While randomly searching job openings in my area, I came across two of my dream job positions that are currently open. They are both at a major university near our city, and I am qualified for both of them. Latin American Studies and Study Abroad positions. I have a graduate degree in Latin American Studies and am fluent in Spanish and Portuguese. I love the job I have now, but the hours are not good (I usually end up working 10 and 11 hour days every day), and I do community outreach in a really unstable school district. So it's been in the back of my head for awhile to look for something else. Except then I was pregnant and I wanted stability and needed health insurance, and was trying to figure out how I was going to be able to stay at home with my baby.

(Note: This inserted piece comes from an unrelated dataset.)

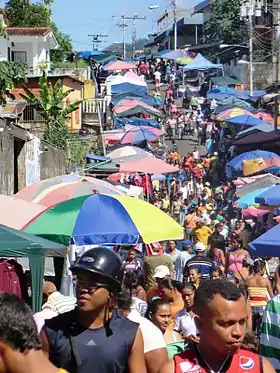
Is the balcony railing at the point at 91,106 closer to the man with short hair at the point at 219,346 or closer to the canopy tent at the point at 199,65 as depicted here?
the canopy tent at the point at 199,65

So now I am not pregnant and there are two really good jobs available. I felt so excited just reading the job descriptions--a part of me has always longed to be back on a college campus ever since I finished grad school. But here is where I am feeling torn. First, I feel like maybe I should not even apply because I am trying to get pregnant again and won't want to be starting a new job when I'm in a new, anxious pregnancy. (If I get pregnant again anytime soon--I am just not assuming anything these days). Second, I felt a pang of guilt when I started thinking about different career moves and getting excited about new possibilities. It felt like I was betraying Kayla someone in being excited about something that has nothing to do with being a mother. I thought I was so ready to be a stay at home mom, so how can I also feel excited about applying for an academic job? Third, I have read a lot of books and articles that all say not to do anything drastic in the first months/year after a major loss. Getting a new and demanding job could potentially just be a reckless reaction to my grief. Fourth, we are about halfway done building our house in Brazil and in our ideal world we will move down there at the end of 2012 with a completed home, car purchased and a new baby in our arms (this plan was supposed to happen at the end of 2011 but obviously that didn't happen). So part of me feels like WHY BOTHER looking for anything new right now.
For all of those negatives, I also have a positive to counteract with. Of course I shouldn't put my whole life on hold because I MIGHT get pregnant or I MIGHT move to Brazil or it MIGHT just be a reaction to my grief. Everything that I do now is a reaction to my grief, so that's not a good enough excuse. Anyone who has lost what I have lost knows that life is precious and we don't always get a second chance. Also, a teeny tiny part of me is happy that I am even feeling enough like myself to look at jobs online, reminisce about my grad school days, and even hope and plan for the future.
So, I'm just kind of torn. And I may or may not apply for these jobs, but I do need to keep working with myself as I evolve into this new version of myself.
Hmmm..wish I had the perfect thing to say, but what I do know is that it is good to look forward to something and to be excited about something and maybe you should apply for the jobs (or even just one of them) and see what happens. Hard to know in this job market what will happen. But that being said, I might be a hypocrite as I am worried to even look for a new position within the company I am already in for the fear of starting something new. I am hoping to be pregnant again soon and want to have the same old job to fall back on. So it's hard to say. But whatever you do, it will be right for you and it will in no way take away from your love for Kayla. I would like to think she would be happy that there are things out there that are giving you hope...
ReplyDeleteThanks. I know, I think I am just scared to make a big change and like you, if I do get pregnant, I want to be able to just kind of coast along in other aspects of my life.
ReplyDeleteIt is good to look forward to something though, even though I will probably not apply to these jobs. It was nice to feel a little bit of a spark again.